Mozilla Websites, Web Analytics and Privacy

April 9th, 2008

This document discusses the application of web analytics tools to Mozilla websites.

We live in a world of data; we should be thinking carefully about that data and its impact. Many people don’t realize how much information about them is collected by websites and used as a business asset. Some of those who do understand don’t care, or figure there’s no sense talking about it. But a core of the Mozilla community is intensely focused on privacy and the individual person’s ability to understand and control personal information. This has always been the case, and it is part of our strength. These aspects should continue to inform the development of both our software and our websites. With this in mind, I’ve put together a discussion of a particular data-gathering proposal, together with the safeguards that make me comfortable with it.

We would like to understand how people interact with Mozilla’s websites, in particular the consumer-facing websites such as www.mozilla.com, mozilla-europe.org and mozilla-japan.org. To do this we want to implement tools that measure what people do when they visit these sites. These tools are generally known as “web analytics” tools. In particular, we want to implement a product called SiteCatelyst from a company called Omniture for a range of Mozilla websites. The specific sites, the phased rollout plan and the evaluation details are below. Using this services means that data about Mozilla visitors will be processed by Omniture, and will be stored on servers that are not under the direct, physical control of Mozilla. This is new to us and requires consideration of appropriate safeguards. Some wonder if it should even be done. I believe the proposal below is worth trying, and that our arrangement with Omniture includes appropriate safeguards.

Commitments

Mozilla will use the web analytics data only to determine aggregate usage patterns for our website. We will not seek to determine personal information from this data. Omniture will use the data from Mozilla websites only to provide and maintain the service for Mozilla; it will not share the information with others or use the information for other purposes. Omniture will not “correlate and report on any Customer Data with any other data collected through other products, services or web properties.” The domain names in Mozilla cookies will clearly identify their affiliation with Mozilla and the Omniture service. We will have public discussions of the results. Before the end of 2008 we will have a public discussion about the benefits (or lack thereof) of using this system. There will be a clear public statement about which web analytic services, if any, are in use with our websites. There will be a public notice and discussion period before including other types of websites, such as developer.mozilla.org and spreadfirefox.com.

Description

One aspect of the Mozilla project that is bigger than many people realize is our website presence. There are actually a number of Mozilla sites. (Or, in industry terms, “website properties.”) There are the development and community-focused sites like developer.mozilla.org, and spreadfirefox.com. And then there are the websites that consumers visit — in particular the download, support and services mozilla.com, mozilla-europe.org, and related sites. The latter are significant web presences, causing Mozilla to periodically appear in the list of top 50 most visited websites published by comScore (an Internet measurement firm analogous to Nielson in the TV space).

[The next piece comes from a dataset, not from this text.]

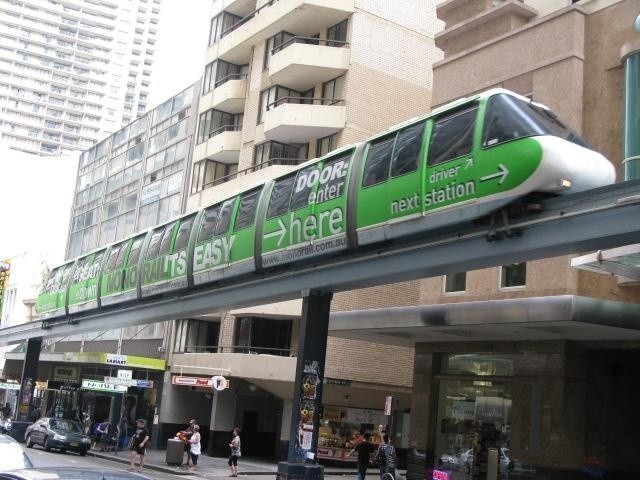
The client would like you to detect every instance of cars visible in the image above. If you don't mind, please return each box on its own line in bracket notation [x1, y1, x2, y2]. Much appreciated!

1. Our websites act as integral components of our users’ experience. They are also a primary way of communicating with most of our users who aren’t likely to read Planet Mozilla, the newsgroups or other community tools. Today we know very little about how people interact with our websites, in particular the consumer-facing websites. To improve the experience we first need to know some basic data about how users interact with our website properties. We’d like to understand things such as:

  • Is something we think should be easy — like getting from a top-level page to useful add-ons — simple enough for people who aren’t familiar with Mozilla?
  • If we add a landing page with explanations, do people get lost at those pages? Or do these pages help people as we had hoped?
  • How many users successfully find, download, install and become long-term Firefox users?
  • What paths do people take through the website?
  • Is something new (like the dropdown content on the “whatsnew” page) useful to people? How many people see that page and actually click on the links?
  • Do people find the language version of Firefox that fits their location?

2. Each of these websites is large and complex, and each gets an enormous number of visits from general consumers — that is, from people who are not familiar with Mozilla, may not be power users, and whom we can’t claim to understand from our own experiences. Those of us who work on the Mozilla project have — by definition — some familiarity with Mozilla. That is not the case for most of our current 150 or so million users. What feels “easy to use” or comfortable to us could be completely wrong for many people who visit these websites. Furthermore, what might make sense in one language or locale might not be helpful in other languages or cultural contexts.

3. How do we develop a better understanding of how people interact with a website? The basic answer is to gather aggregate data about how people use the website. The term generally used to describe this is “web analytics.” Aggregate data will help us answer the types of questions listed above.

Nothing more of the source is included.